2.2 BREVE INCURSÃO NA JUSFILOSOFIA

Citando Kant, Jakobs informa que todo direito está vinculado a uma autorização para emprego da força e a coação mais intensa é a criminal. [12] E, citando Rousseau diz que qualquer malfeitor que ataque o direito social deixa de ser membro do Estado, posto que se achará em guerra com ele, como demonstra a pena pronunciada contra o malfeitor. [13] Acerca dessa passagem de Rousseau, escrevi:
Opõe-se à pena de morte o fato de ser a vida indisponível. Não sendo ela disponível, o súdito não poderia transferi-la ao soberano. Não obstante, todo homem tem o direito de arriscar a vida para mantê-la. Daí, ser possível se concluir que, sendo o fim maior do contrato social a conservação dos contratantes, aquele que integra o povo, se expõe ao risco de, ocorrendo uma violação à vontade geral, ser condenado à morte. Para tanto, o processo e a sentença são as provas e declaração de que ele violou o tratado social, já não sendo, por conseguinte, membro do Estado. [14]
É interessante notar que Jakobs, partidário da filosofia sistêmica, incorpora conceitos positivistas, combatidos pela sua filosofia, para declarar a legitimidade da pena de morte civil. Porém, ele ameniza, dizendo: "No quiero seguir la concepción de Rouseau y de Fichte; pues en su separación radical entre el ciudadano y su Derecho, por un lado, y el injusto del enemigo, por otro, es demasiado abstracta". [15]
Do livro se pode extrair que o delinquente não pode afastar-se arbitrariamente da sociedade através do seu fato. Citando Hobbes, o autor afirma que aqueles que cometem delitos de alta traição, não são castigados enquanto súditos, mas como inimigos. [16] E, com base em Kant, diz que toda pessoa está autorizada a obrigar qualquer outra a se submeter a uma constituição cidadã, sendo que aquele que não aceita participar do "Estado comunitário-legal" deve ser tratado como inimigo. Tanto Kant quanto Hobbes despersonalizam tais pessoas, e conclui:
Por consiguiente, Hobbes e Kant conocen un Derecho penal del ciudadano – contra personas que no delinquen de modo persistente, por principio – y un Derecho penal del enemigo contra quien se desvía por principio; éste excluye, aquel deja incólume el status de persona... los ciudadanos tienen derecho a exigir del Estado que tome las medidas adecuadas, es decir, tienen un derecho a la seguridad... El derecho penal del ciudadano es el Derecho de todos, el Derecho penal del enemigo el de aquellos que forman contra el enemigo; frente al enemigo, es sólo coacción física, hasta llegar a la guerra... El Derecho penal del ciudadano mantiene la vigencia de la norma, el Derecho penal del enemigo (en sentido amplio: incluyendo el Derecho de las medidas de seguridad) combate peligros; con toda certeza existen múltiples formas intermedias
[17]
Vejo aqui algo recorrente entre os grandes pensadores, eles tendem a modificar suas visões ao longo das suas vidas, passando a adotar posturas que foram marcadamente combatidas por eles. No caso, fica evidente a fundamentação jusnaturalista de Hobbes e positivista de Kant para as linhas básicas do seu Direito penal do inimigo.

^^^^

### TRABALHO PEDIDO
A: No texto sobre jusfilosofia, qual é a coação mais intensa, segundo Jakobs citando Kant?
B: Extraia da listagem, sem mudar nada, as linhas que vão da que contém "Of that group" até a que contém "874, 672) →", incluindo as duas.
O texto acima e a listagem que vem depois são materiais independentes.

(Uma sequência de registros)
^^^^

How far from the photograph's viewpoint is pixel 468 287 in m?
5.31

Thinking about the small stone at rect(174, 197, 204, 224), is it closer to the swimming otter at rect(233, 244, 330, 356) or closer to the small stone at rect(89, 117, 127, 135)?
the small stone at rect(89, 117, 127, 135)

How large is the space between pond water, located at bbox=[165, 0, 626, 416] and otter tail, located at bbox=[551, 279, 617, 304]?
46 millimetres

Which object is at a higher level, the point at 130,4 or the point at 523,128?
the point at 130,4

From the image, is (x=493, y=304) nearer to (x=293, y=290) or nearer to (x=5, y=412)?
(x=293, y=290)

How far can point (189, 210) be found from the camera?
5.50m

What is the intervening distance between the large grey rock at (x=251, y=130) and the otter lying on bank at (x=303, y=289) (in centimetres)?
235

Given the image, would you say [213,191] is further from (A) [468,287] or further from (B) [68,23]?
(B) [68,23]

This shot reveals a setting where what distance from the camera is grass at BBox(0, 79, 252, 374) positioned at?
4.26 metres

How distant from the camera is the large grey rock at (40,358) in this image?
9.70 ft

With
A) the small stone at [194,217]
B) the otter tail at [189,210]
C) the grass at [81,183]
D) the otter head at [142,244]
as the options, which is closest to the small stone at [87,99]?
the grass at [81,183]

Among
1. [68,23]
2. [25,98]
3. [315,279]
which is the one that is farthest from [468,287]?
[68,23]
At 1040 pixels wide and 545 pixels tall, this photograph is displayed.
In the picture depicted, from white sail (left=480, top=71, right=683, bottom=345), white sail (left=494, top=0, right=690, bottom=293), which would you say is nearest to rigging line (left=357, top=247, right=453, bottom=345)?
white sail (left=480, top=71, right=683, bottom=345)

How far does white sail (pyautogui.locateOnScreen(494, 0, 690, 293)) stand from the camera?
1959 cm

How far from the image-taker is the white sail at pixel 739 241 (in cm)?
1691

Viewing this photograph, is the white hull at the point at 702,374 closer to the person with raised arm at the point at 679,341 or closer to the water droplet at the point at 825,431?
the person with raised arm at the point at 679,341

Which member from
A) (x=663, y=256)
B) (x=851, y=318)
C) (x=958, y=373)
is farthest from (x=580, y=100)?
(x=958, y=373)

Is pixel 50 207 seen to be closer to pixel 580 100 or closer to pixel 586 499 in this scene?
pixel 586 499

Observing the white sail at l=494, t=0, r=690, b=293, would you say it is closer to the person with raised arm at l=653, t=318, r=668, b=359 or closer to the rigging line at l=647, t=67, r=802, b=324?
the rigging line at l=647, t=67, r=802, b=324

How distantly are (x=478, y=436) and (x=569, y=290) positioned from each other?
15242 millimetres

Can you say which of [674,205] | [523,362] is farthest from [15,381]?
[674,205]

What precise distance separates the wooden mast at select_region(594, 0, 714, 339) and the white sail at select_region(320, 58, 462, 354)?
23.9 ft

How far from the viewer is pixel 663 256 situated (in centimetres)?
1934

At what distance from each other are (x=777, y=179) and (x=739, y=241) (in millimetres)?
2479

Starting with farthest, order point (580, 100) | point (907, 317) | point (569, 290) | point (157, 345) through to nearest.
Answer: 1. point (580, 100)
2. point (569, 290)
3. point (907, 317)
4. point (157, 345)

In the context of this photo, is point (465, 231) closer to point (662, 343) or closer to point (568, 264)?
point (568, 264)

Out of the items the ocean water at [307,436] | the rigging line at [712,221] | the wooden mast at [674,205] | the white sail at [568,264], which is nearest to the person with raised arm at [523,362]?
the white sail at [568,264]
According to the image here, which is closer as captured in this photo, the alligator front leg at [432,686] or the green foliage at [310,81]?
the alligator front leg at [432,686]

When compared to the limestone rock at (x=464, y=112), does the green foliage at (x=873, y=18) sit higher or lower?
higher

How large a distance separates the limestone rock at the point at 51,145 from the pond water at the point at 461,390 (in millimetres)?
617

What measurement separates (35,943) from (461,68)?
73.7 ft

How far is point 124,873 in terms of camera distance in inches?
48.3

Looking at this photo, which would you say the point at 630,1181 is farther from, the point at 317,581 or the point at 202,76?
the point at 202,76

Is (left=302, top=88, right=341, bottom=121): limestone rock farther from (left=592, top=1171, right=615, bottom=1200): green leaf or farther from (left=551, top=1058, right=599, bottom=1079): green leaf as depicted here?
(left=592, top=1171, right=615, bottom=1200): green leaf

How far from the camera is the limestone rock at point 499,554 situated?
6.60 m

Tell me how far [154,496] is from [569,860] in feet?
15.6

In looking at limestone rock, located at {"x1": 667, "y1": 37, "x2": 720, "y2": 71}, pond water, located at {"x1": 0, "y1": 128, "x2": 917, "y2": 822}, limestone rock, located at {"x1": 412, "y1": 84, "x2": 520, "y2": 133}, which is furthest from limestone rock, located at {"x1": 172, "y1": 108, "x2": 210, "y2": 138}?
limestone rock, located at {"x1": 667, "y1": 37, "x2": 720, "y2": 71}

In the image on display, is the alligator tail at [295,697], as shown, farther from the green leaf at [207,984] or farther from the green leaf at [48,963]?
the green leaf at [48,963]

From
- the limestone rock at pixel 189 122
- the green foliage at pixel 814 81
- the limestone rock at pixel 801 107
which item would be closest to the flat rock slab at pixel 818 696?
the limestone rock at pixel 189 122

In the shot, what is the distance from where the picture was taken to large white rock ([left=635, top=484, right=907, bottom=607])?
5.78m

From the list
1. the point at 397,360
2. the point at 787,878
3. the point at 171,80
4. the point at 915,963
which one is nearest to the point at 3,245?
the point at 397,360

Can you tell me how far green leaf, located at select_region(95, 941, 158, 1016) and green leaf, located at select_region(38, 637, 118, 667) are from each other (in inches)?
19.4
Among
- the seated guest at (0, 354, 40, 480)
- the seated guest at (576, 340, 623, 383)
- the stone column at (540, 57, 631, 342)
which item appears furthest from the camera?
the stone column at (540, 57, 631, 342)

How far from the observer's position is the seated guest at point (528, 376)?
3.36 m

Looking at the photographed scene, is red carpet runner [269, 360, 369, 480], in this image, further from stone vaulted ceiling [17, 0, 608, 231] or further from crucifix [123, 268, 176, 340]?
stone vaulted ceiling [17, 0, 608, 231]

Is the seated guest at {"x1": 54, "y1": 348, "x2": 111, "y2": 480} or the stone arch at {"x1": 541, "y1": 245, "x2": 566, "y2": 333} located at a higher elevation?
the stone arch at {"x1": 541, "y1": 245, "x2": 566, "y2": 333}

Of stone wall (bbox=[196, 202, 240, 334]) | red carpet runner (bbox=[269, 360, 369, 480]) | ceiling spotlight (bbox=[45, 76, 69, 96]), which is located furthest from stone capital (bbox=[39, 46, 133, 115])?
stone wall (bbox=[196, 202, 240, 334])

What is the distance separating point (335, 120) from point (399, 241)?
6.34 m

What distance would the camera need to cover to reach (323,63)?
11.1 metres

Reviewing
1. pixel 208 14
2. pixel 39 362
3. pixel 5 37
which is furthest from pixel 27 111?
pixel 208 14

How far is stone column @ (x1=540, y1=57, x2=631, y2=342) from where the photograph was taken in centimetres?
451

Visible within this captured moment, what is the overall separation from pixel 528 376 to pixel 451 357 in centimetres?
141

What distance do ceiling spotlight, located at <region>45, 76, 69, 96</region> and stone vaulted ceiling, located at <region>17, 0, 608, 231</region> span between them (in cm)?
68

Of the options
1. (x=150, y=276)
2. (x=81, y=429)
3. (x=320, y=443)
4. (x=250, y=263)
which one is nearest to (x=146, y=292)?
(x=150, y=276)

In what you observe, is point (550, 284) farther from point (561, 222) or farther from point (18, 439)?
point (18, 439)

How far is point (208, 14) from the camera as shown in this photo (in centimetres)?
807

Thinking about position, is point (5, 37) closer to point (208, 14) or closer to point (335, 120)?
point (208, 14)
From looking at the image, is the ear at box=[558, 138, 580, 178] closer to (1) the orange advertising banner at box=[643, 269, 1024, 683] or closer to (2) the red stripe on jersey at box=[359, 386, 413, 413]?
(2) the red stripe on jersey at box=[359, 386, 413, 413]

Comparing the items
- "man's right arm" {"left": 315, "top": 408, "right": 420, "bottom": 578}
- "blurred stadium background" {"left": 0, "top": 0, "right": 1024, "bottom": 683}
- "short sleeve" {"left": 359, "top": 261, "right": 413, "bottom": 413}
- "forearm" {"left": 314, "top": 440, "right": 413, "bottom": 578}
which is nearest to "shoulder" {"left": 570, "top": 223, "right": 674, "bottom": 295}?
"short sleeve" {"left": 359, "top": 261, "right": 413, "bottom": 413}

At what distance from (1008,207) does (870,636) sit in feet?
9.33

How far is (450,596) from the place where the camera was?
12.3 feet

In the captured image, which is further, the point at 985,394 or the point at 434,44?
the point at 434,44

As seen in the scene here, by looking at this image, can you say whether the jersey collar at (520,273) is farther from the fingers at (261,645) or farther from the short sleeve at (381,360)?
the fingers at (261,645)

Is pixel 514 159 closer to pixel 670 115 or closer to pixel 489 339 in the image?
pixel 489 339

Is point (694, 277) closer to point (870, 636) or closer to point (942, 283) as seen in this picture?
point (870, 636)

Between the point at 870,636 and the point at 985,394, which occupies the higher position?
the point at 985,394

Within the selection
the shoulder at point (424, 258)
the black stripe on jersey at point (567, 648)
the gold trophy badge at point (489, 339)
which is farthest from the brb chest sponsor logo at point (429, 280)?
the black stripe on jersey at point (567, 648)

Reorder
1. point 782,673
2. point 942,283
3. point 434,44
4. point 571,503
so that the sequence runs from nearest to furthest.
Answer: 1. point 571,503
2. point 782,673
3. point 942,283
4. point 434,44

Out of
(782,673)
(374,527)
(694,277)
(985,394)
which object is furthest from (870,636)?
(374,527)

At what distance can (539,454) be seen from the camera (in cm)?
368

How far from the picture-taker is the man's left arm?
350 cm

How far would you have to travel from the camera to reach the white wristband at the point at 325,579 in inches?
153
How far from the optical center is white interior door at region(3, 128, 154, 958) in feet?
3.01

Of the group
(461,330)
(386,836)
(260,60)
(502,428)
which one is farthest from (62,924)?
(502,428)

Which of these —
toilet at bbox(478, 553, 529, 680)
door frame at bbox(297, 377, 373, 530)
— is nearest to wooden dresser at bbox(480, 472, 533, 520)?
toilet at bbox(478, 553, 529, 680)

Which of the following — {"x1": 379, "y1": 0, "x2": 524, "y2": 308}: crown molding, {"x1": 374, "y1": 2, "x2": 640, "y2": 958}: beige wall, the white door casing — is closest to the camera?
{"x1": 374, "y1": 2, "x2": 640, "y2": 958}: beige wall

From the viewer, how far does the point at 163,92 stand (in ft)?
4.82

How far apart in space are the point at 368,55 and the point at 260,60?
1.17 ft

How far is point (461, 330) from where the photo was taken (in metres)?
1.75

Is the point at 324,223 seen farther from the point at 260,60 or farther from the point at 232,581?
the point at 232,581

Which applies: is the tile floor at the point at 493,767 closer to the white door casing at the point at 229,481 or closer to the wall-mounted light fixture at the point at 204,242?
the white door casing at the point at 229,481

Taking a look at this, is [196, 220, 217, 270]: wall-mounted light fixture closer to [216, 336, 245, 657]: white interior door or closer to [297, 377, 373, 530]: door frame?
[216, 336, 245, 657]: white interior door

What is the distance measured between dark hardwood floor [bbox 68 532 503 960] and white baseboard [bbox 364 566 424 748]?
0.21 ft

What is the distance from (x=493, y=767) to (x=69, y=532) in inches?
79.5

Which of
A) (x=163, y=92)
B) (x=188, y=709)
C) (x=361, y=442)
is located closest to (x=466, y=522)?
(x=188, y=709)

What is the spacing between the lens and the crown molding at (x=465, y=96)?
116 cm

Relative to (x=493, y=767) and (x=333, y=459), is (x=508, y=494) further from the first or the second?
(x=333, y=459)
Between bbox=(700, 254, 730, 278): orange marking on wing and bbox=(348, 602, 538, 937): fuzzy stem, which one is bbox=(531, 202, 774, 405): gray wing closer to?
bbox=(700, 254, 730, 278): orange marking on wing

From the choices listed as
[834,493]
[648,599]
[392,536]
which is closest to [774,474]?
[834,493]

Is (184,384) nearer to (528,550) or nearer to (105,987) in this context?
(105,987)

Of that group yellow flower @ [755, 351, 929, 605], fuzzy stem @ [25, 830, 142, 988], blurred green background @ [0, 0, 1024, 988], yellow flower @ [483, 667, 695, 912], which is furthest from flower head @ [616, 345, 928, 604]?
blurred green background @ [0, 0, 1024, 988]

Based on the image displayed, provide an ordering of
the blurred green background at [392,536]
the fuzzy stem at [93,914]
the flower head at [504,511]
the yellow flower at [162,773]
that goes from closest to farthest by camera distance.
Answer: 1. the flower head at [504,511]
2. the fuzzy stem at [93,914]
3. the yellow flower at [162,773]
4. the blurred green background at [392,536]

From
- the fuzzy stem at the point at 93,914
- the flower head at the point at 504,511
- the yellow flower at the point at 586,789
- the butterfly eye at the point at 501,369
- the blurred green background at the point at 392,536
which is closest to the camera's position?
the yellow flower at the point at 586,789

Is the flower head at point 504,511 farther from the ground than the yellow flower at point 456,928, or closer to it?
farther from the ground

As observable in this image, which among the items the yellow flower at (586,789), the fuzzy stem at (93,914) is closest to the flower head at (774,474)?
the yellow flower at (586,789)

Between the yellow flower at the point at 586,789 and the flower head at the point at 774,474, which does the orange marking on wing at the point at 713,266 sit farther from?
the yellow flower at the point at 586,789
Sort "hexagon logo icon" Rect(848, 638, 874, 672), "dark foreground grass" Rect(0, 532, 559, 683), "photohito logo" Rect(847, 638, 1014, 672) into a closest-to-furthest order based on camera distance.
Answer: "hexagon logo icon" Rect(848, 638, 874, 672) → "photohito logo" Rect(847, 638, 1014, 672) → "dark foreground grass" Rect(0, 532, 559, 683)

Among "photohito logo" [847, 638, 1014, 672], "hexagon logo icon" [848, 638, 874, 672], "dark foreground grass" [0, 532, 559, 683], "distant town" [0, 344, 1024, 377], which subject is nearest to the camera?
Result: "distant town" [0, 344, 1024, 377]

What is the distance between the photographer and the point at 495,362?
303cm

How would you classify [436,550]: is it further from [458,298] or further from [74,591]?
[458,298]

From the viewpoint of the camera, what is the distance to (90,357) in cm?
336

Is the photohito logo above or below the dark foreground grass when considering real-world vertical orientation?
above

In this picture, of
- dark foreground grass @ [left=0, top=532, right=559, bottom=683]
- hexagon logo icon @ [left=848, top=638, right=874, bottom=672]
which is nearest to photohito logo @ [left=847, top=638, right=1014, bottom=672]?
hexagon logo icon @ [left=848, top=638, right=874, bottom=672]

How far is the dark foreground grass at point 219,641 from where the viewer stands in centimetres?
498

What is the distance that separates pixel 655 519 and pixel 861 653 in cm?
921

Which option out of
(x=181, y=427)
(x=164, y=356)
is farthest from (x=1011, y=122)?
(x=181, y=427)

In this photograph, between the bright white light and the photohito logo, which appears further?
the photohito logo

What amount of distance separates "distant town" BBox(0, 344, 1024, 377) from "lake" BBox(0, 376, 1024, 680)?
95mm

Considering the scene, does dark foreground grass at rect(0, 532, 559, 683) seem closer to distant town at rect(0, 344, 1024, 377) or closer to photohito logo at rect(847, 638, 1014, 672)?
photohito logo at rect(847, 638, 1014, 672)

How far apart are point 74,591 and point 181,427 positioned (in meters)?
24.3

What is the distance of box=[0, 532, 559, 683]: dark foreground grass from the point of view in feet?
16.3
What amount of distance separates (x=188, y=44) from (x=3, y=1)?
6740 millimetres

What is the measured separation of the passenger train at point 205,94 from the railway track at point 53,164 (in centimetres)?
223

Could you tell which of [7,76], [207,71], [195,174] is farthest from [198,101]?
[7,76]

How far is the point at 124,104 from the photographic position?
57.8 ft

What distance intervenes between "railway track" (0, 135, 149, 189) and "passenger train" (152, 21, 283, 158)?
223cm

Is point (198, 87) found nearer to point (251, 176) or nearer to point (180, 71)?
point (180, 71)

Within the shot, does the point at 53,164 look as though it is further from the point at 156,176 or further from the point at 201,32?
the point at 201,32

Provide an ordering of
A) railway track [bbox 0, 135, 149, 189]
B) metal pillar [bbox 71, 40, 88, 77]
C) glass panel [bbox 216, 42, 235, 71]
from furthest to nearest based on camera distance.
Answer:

^^^^

### RESULTADOS DO EXERCÍCIO
A: A coação criminal.

B:
Of that group yellow flower @ [755, 351, 929, 605], fuzzy stem @ [25, 830, 142, 988], blurred green background @ [0, 0, 1024, 988], yellow flower @ [483, 667, 695, 912], which is furthest from flower head @ [616, 345, 928, 604]?
blurred green background @ [0, 0, 1024, 988]

Based on the image displayed, provide an ordering of
the blurred green background at [392,536]
the fuzzy stem at [93,914]
the flower head at [504,511]
the yellow flower at [162,773]
that goes from closest to farthest by camera distance.
Answer: 1. the flower head at [504,511]
2. the fuzzy stem at [93,914]
3. the yellow flower at [162,773]
4. the blurred green background at [392,536]

From
- the fuzzy stem at the point at 93,914
- the flower head at the point at 504,511
- the yellow flower at the point at 586,789
- the butterfly eye at the point at 501,369
- the blurred green background at the point at 392,536
which is closest to the camera's position?
the yellow flower at the point at 586,789

Is the flower head at point 504,511 farther from the ground than the yellow flower at point 456,928, or closer to it?
farther from the ground

As observable in this image, which among the items the yellow flower at (586,789), the fuzzy stem at (93,914) is closest to the flower head at (774,474)?
the yellow flower at (586,789)

Between the yellow flower at the point at 586,789 and the flower head at the point at 774,474, which does the orange marking on wing at the point at 713,266 sit farther from?
the yellow flower at the point at 586,789
Sort "hexagon logo icon" Rect(848, 638, 874, 672), "dark foreground grass" Rect(0, 532, 559, 683), "photohito logo" Rect(847, 638, 1014, 672) into a closest-to-furthest order based on camera distance.
Answer: "hexagon logo icon" Rect(848, 638, 874, 672) → "photohito logo" Rect(847, 638, 1014, 672) → "dark foreground grass" Rect(0, 532, 559, 683)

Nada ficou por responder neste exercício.